Il succède à l'Usine parisienne de Pali-Kao, dont on se souvient aujourd'hui comme d'un haut lieu du rock alternatif français, rattaché à des noms tels que Bérurier Noir. L'entrée dans cette association transnationale marque donc l'appartenance de LOH à un ensemble de structures adoptant des pratiques similaires à celles des Poitevins : la réhabilitation de friches industrielles devant le manque de lieux en capacité d'accueillir des manifestations culturelles novatrices, tout en gardant une indépendance vis-à-vis des pouvoirs publics. TEH regroupe en effet uniquement - selon la plaquette de présentation - des centres culturels s'étant réappropriés les « architectures témoins d'une époque marchande ou industrielle [respectant le principe de] non interventionnisme des pouvoirs publics tant dans l'administration que dans la programmation. »110(*) Bien plus que de trouver à travers cette organisation un renouveau pour la programmation, c'est avant tout du soutien, des conseils et des exemples que LOH reçoit au sein de TEH.
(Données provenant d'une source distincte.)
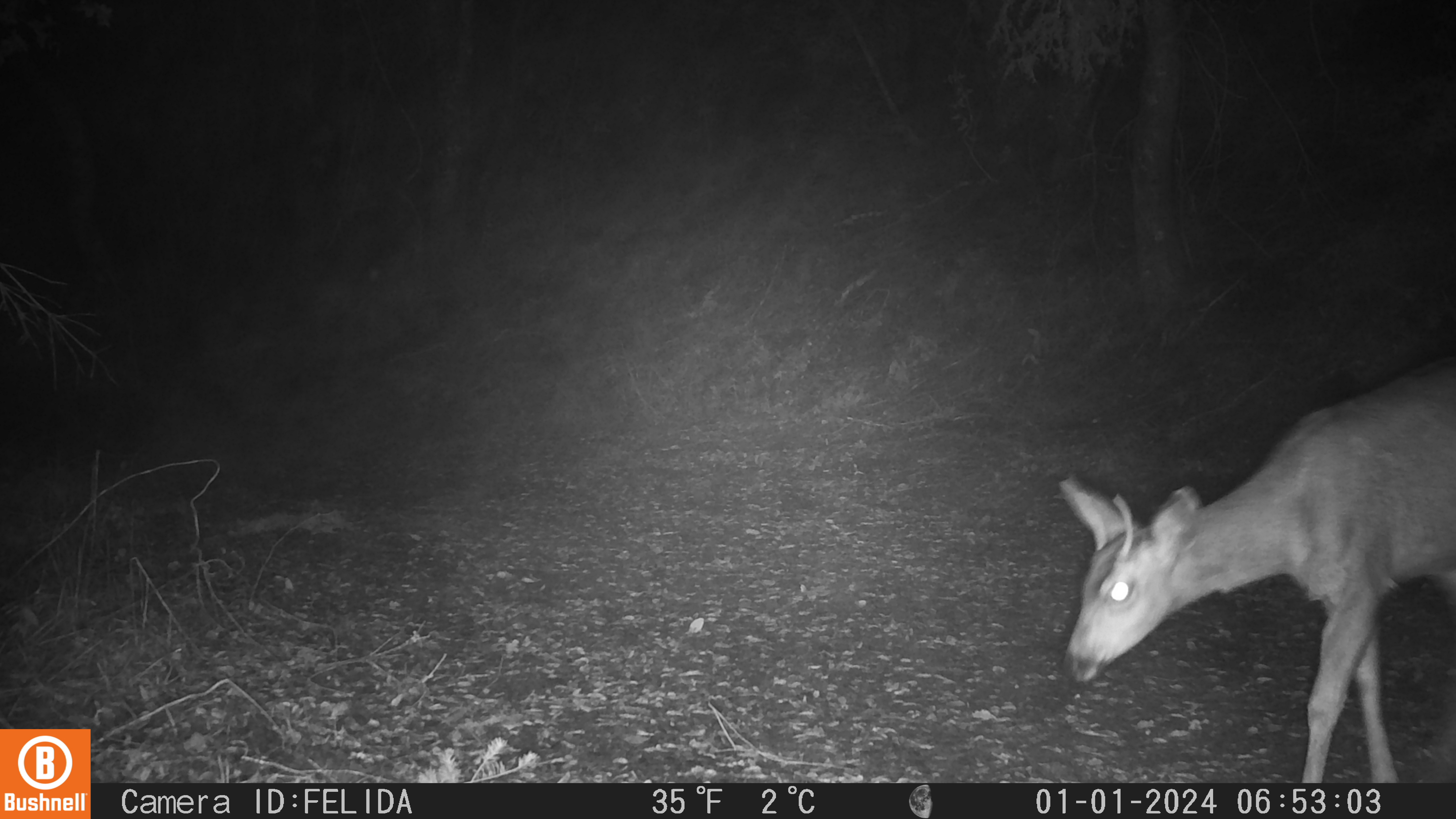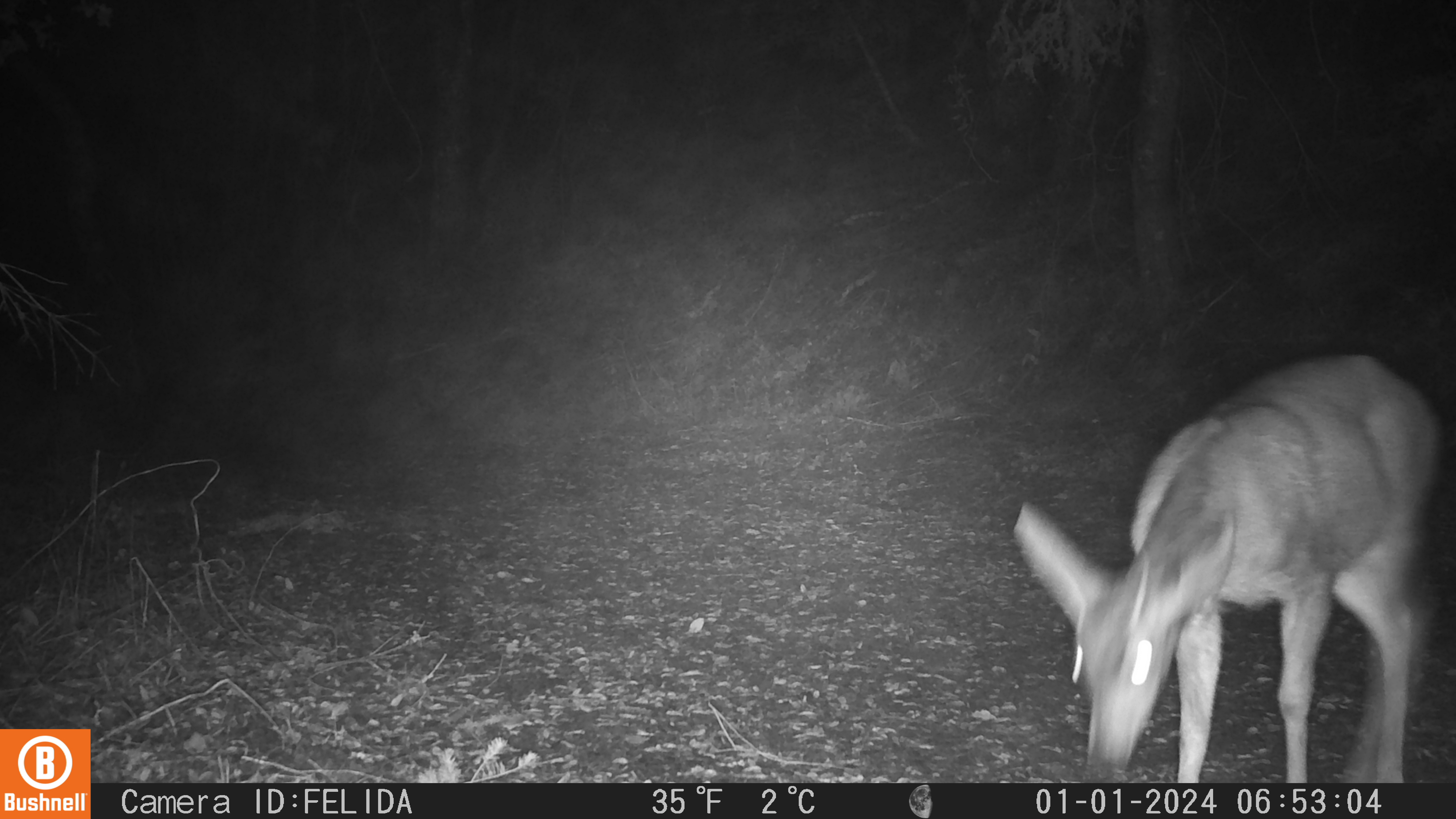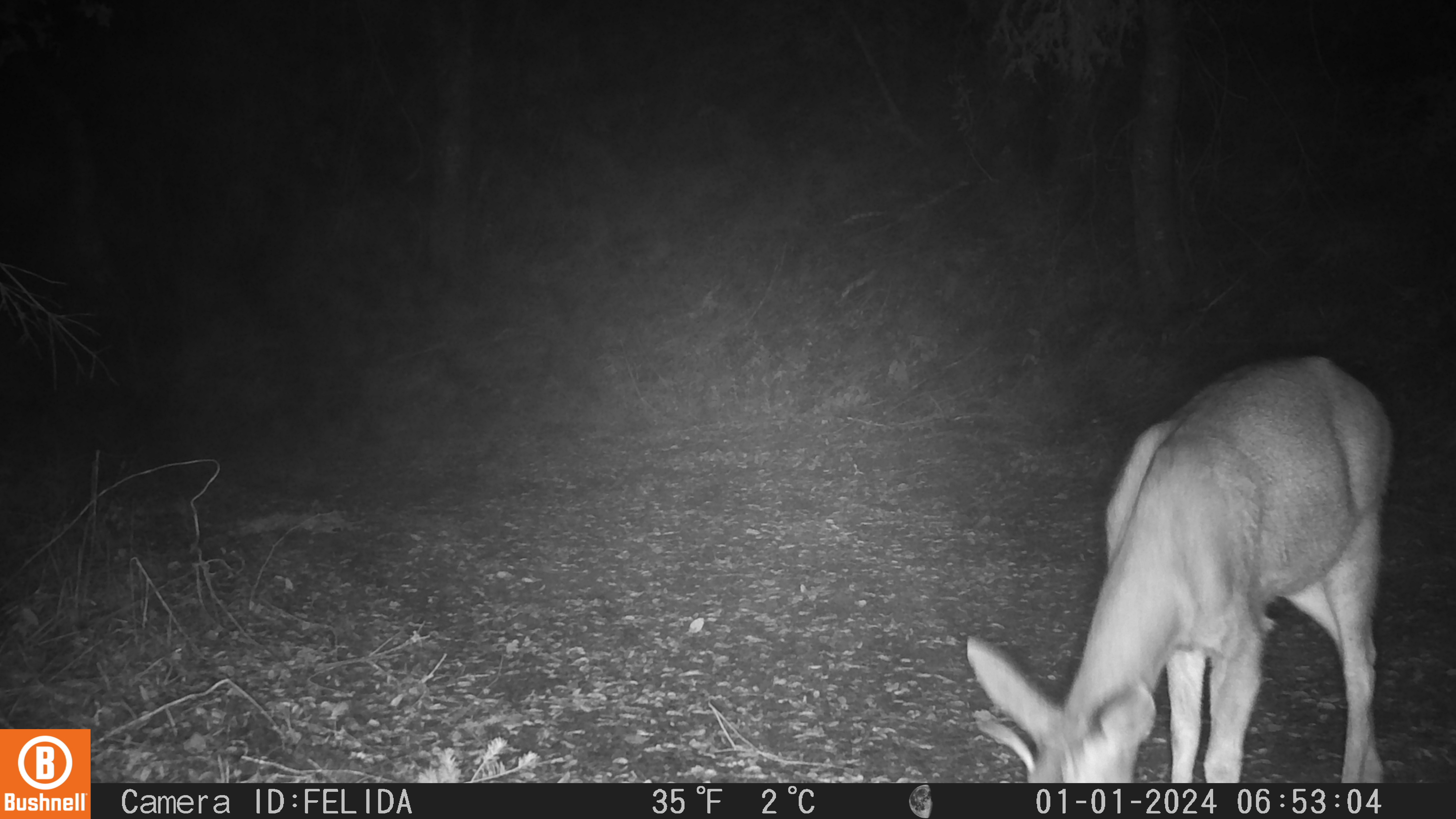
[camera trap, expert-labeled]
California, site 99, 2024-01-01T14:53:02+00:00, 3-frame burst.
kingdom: Animalia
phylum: Chordata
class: Mammalia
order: Artiodactyla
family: Cervidae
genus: Odocoileus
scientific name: Odocoileus hemionus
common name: mule deer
Mule deer (Odocoileus hemionus).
Même si le volet artistique est important dans les liens entre les différents membres et permet d'organiser chaque année dans les villes du réseau à tour de rôle des festivals « Trans Europe Halles »111(*), il est important de comprendre que c'est le fait d'entretenir des contacts avec des structures similaires par le biais de réunions régulières qui a présenté un grand intérêt pour le Confort Moderne. Avec des lieux qui ont connu ou connaissaient à la même époque les mêmes soucis : précarité des emplois, mobilité des postes, autisme des municipalités etc. Alors que la structure se sentait marginalisée, elle a pu trouver écho auprès de nombreuses personnes du réseau : « Lors des rencontres de leurs membres, ce sont aussi des savoir-faire qui sont échangés »112(*) , elle y trouve « une boulimie d'échanges qui finalement [les] a énormément rapproché (beaucoup de problèmes communs, les expériences les plus avancées donne des idées aux autres). »113(*) De plus, en intégrant le réseau TEH, le Confort Moderne réaffirme son indépendance et l'aspect alternatif de son action. Même dans la difficulté, c'est auprès d'un réseau d'entraide formé par des structures soeurs que le centre culturel trouve des solutions et non auprès des pouvoirs publics, qui semblent une nouvelle fois fermer les yeux sur les difficultés qu'il rencontre. On mettra cet aspect en contradiction avec le fait qu' « en avril 1988, le Conseil de l'Europe a reconnu les initiatives artistiques et humaines du Confort Moderne en le nommant Centre Culturel Européen »114(*) et intègre un réseau de salles européennes chapeauté par le Conseil.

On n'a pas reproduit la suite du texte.